Rewrite every line of the listing below as a numbered list, leaving out the blank lines.
--- BEGIN Data section ---
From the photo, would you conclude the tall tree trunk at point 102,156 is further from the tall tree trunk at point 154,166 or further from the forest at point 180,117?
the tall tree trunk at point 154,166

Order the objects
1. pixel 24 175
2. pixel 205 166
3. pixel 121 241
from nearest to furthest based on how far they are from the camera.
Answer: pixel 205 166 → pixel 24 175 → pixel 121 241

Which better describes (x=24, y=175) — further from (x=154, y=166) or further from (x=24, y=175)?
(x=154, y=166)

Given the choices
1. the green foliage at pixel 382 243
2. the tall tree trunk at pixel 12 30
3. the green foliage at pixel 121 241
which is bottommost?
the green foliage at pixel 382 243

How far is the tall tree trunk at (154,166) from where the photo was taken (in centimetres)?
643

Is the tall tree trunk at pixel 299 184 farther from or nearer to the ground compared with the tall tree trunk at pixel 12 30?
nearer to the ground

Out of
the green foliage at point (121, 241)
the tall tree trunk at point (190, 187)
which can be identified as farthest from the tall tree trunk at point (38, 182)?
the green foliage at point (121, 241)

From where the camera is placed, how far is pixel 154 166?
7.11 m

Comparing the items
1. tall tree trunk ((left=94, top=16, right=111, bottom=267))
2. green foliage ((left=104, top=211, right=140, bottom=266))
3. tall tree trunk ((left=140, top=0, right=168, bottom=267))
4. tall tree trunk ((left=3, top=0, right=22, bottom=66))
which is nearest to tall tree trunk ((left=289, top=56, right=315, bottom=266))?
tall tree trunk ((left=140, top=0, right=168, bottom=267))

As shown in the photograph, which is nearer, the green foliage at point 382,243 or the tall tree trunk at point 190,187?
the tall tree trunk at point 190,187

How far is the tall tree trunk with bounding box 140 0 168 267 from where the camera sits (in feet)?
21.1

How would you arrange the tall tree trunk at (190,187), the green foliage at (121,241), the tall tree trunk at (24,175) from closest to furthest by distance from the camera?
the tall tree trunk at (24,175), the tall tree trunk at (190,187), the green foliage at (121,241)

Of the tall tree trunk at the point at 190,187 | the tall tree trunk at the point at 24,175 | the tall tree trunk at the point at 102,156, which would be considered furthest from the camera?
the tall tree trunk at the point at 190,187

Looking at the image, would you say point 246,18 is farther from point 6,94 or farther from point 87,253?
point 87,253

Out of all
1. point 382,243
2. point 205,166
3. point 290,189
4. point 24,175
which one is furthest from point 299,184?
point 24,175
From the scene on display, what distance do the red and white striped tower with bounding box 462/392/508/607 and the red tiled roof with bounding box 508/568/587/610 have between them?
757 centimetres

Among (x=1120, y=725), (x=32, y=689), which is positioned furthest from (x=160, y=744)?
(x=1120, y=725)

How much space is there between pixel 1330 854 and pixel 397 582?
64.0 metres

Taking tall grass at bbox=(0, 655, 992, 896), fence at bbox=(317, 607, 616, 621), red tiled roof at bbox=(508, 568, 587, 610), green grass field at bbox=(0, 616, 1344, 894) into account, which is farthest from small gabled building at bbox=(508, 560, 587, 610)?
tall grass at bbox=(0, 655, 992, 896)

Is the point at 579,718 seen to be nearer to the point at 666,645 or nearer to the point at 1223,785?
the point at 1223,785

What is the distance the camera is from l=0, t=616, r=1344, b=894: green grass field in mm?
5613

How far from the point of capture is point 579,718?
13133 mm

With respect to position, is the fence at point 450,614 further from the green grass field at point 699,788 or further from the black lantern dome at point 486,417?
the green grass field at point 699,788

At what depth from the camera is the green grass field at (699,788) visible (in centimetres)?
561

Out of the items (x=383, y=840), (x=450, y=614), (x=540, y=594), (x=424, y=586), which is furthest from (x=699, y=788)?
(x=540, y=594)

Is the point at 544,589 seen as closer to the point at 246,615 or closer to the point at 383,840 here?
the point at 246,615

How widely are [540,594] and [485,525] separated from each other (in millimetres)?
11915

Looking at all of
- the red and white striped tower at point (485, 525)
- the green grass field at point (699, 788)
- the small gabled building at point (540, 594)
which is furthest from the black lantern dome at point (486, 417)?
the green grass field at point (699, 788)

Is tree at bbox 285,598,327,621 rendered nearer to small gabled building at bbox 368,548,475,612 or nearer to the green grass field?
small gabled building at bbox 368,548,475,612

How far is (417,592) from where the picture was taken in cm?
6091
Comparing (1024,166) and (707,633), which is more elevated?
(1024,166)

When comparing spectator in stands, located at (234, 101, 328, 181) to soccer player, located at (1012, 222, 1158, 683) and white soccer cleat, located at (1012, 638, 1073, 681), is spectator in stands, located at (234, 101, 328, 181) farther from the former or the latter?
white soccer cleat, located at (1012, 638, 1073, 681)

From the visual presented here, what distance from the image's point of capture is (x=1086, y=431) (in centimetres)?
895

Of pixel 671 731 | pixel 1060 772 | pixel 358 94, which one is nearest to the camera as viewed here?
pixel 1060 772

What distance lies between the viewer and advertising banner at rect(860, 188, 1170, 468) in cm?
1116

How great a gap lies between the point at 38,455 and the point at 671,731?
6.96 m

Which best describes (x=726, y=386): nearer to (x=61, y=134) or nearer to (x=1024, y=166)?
--- END Data section ---
Answer to this exercise:
1. From the photo, would you conclude the tall tree trunk at point 102,156 is further from the tall tree trunk at point 154,166 or further from the forest at point 180,117?
2. the tall tree trunk at point 154,166
3. Order the objects
4. 1. pixel 24 175
5. 2. pixel 205 166
6. 3. pixel 121 241
7. from nearest to furthest based on how far they are from the camera.
8. Answer: pixel 205 166 → pixel 24 175 → pixel 121 241
9. Which better describes (x=24, y=175) — further from (x=154, y=166) or further from (x=24, y=175)?
10. (x=154, y=166)
11. Given the choices
12. 1. the green foliage at pixel 382 243
13. 2. the tall tree trunk at pixel 12 30
14. 3. the green foliage at pixel 121 241
15. which is bottommost?
16. the green foliage at pixel 382 243
17. How far is the tall tree trunk at (154,166) from where the photo was taken (in centimetres)?
18. 643
19. Is the tall tree trunk at pixel 299 184 farther from or nearer to the ground compared with the tall tree trunk at pixel 12 30?
20. nearer to the ground
21. Out of
22. the green foliage at point (121, 241)
23. the tall tree trunk at point (190, 187)
24. which can be identified as farthest from the tall tree trunk at point (38, 182)?
25. the green foliage at point (121, 241)
26. From where the camera is placed, how far is pixel 154 166?
27. 7.11 m
28. Comparing the items
29. 1. tall tree trunk ((left=94, top=16, right=111, bottom=267))
30. 2. green foliage ((left=104, top=211, right=140, bottom=266))
31. 3. tall tree trunk ((left=140, top=0, right=168, bottom=267))
32. 4. tall tree trunk ((left=3, top=0, right=22, bottom=66))
33. which is nearest to tall tree trunk ((left=289, top=56, right=315, bottom=266))?
34. tall tree trunk ((left=140, top=0, right=168, bottom=267))
35. As shown in the photograph, which is nearer, the green foliage at point 382,243 or the tall tree trunk at point 190,187?
36. the tall tree trunk at point 190,187
37. How far is the tall tree trunk with bounding box 140 0 168 267 from where the camera sits (in feet)?
38. 21.1
39. How would you arrange the tall tree trunk at (190,187), the green foliage at (121,241), the tall tree trunk at (24,175) from closest to furthest by distance from the camera?
40. the tall tree trunk at (24,175), the tall tree trunk at (190,187), the green foliage at (121,241)
41. Of the tall tree trunk at the point at 190,187 | the tall tree trunk at the point at 24,175 | the tall tree trunk at the point at 102,156, which would be considered furthest from the camera?
42. the tall tree trunk at the point at 190,187
43. Looking at the image, would you say point 246,18 is farther from point 6,94 or farther from point 87,253?
44. point 87,253
45. Out of all
46. 1. point 382,243
47. 2. point 205,166
48. 3. point 290,189
49. 4. point 24,175
50. which one is furthest from point 299,184?
51. point 24,175
52. From the scene on display, what distance do the red and white striped tower with bounding box 462/392/508/607 and the red tiled roof with bounding box 508/568/587/610 have between them?
53. 757 centimetres
54. Among (x=1120, y=725), (x=32, y=689), which is positioned furthest from (x=160, y=744)?
55. (x=1120, y=725)
56. How much space is there between pixel 1330 854 and pixel 397 582?
57. 64.0 metres
58. Taking tall grass at bbox=(0, 655, 992, 896), fence at bbox=(317, 607, 616, 621), red tiled roof at bbox=(508, 568, 587, 610), green grass field at bbox=(0, 616, 1344, 894) into account, which is farthest from small gabled building at bbox=(508, 560, 587, 610)?
59. tall grass at bbox=(0, 655, 992, 896)
60. Is the point at 579,718 seen to be nearer to the point at 666,645 or nearer to the point at 1223,785?
61. the point at 1223,785
62. What is the distance the camera is from l=0, t=616, r=1344, b=894: green grass field in mm?
63. 5613
64. How far from the point of capture is point 579,718?
65. 13133 mm
66. With respect to position, is the fence at point 450,614 further from the green grass field at point 699,788 or further from the black lantern dome at point 486,417?
67. the green grass field at point 699,788
68. At what depth from the camera is the green grass field at (699,788) visible (in centimetres)?
69. 561
70. Out of the items (x=383, y=840), (x=450, y=614), (x=540, y=594), (x=424, y=586), which is furthest from (x=699, y=788)?
71. (x=540, y=594)
72. Is the point at 544,589 seen as closer to the point at 246,615 or closer to the point at 383,840 here?
73. the point at 246,615
74. How widely are [540,594] and [485,525] separated from each other (in millimetres)?
75. 11915
76. Looking at all of
77. - the red and white striped tower at point (485, 525)
78. - the green grass field at point (699, 788)
79. - the small gabled building at point (540, 594)
80. which is furthest from the black lantern dome at point (486, 417)?
81. the green grass field at point (699, 788)
82. Is tree at bbox 285,598,327,621 rendered nearer to small gabled building at bbox 368,548,475,612 or nearer to the green grass field?
83. small gabled building at bbox 368,548,475,612
84. How far is (417,592) from where the picture was taken in cm?
85. 6091
86. Comparing (1024,166) and (707,633), which is more elevated?
87. (1024,166)
88. When comparing spectator in stands, located at (234, 101, 328, 181) to soccer player, located at (1012, 222, 1158, 683) and white soccer cleat, located at (1012, 638, 1073, 681), is spectator in stands, located at (234, 101, 328, 181) farther from the former or the latter?
89. white soccer cleat, located at (1012, 638, 1073, 681)
90. From the visual presented here, what distance from the image's point of capture is (x=1086, y=431) (in centimetres)?
91. 895
92. Of pixel 671 731 | pixel 1060 772 | pixel 358 94, which one is nearest to the camera as viewed here?
93. pixel 1060 772
94. What distance lies between the viewer and advertising banner at rect(860, 188, 1170, 468) in cm?
95. 1116
96. How great a gap lies between the point at 38,455 and the point at 671,731?
97. 6.96 m
98. Which best describes (x=726, y=386): nearer to (x=61, y=134) or nearer to (x=1024, y=166)?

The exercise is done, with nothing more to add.